Extracted records:

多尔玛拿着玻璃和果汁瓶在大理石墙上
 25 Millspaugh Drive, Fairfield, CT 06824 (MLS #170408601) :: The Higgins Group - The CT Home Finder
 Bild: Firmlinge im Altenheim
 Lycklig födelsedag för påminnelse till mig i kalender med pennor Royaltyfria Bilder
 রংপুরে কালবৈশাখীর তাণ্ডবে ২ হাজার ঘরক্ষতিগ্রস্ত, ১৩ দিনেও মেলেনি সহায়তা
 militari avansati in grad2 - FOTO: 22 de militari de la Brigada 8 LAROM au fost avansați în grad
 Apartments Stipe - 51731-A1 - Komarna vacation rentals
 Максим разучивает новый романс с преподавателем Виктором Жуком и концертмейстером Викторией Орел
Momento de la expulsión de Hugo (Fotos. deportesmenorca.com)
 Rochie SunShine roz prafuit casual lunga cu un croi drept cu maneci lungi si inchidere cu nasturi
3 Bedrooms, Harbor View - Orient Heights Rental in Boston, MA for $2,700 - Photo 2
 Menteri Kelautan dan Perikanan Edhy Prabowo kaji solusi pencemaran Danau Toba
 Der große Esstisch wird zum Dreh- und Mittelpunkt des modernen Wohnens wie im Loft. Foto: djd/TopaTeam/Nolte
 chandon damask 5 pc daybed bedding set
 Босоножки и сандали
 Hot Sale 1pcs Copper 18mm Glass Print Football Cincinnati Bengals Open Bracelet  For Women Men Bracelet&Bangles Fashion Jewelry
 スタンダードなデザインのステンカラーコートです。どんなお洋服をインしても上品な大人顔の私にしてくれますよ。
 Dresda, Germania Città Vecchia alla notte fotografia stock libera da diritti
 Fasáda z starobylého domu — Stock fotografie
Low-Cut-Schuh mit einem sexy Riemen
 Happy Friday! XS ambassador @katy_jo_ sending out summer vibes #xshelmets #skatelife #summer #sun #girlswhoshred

_To do_. Every record above has to appear again, word for word.

_Completed exercise_.
多尔玛拿着玻璃和果汁瓶在大理石墙上
 25 Millspaugh Drive, Fairfield, CT 06824 (MLS #170408601) :: The Higgins Group - The CT Home Finder
 Bild: Firmlinge im Altenheim
 Lycklig födelsedag för påminnelse till mig i kalender med pennor Royaltyfria Bilder
 রংপুরে কালবৈশাখীর তাণ্ডবে ২ হাজার ঘরক্ষতিগ্রস্ত, ১৩ দিনেও মেলেনি সহায়তা
 militari avansati in grad2 - FOTO: 22 de militari de la Brigada 8 LAROM au fost avansați în grad
 Apartments Stipe - 51731-A1 - Komarna vacation rentals
 Максим разучивает новый романс с преподавателем Виктором Жуком и концертмейстером Викторией Орел
Momento de la expulsión de Hugo (Fotos. deportesmenorca.com)
 Rochie SunShine roz prafuit casual lunga cu un croi drept cu maneci lungi si inchidere cu nasturi
3 Bedrooms, Harbor View - Orient Heights Rental in Boston, MA for $2,700 - Photo 2
 Menteri Kelautan dan Perikanan Edhy Prabowo kaji solusi pencemaran Danau Toba
 Der große Esstisch wird zum Dreh- und Mittelpunkt des modernen Wohnens wie im Loft. Foto: djd/TopaTeam/Nolte
 chandon damask 5 pc daybed bedding set
 Босоножки и сандали
 Hot Sale 1pcs Copper 18mm Glass Print Football Cincinnati Bengals Open Bracelet  For Women Men Bracelet&Bangles Fashion Jewelry
 スタンダードなデザインのステンカラーコートです。どんなお洋服をインしても上品な大人顔の私にしてくれますよ。
 Dresda, Germania Città Vecchia alla notte fotografia stock libera da diritti
 Fasáda z starobylého domu — Stock fotografie
Low-Cut-Schuh mit einem sexy Riemen
 Happy Friday! XS ambassador @katy_jo_ sending out summer vibes #xshelmets #skatelife #summer #sun #girlswhoshred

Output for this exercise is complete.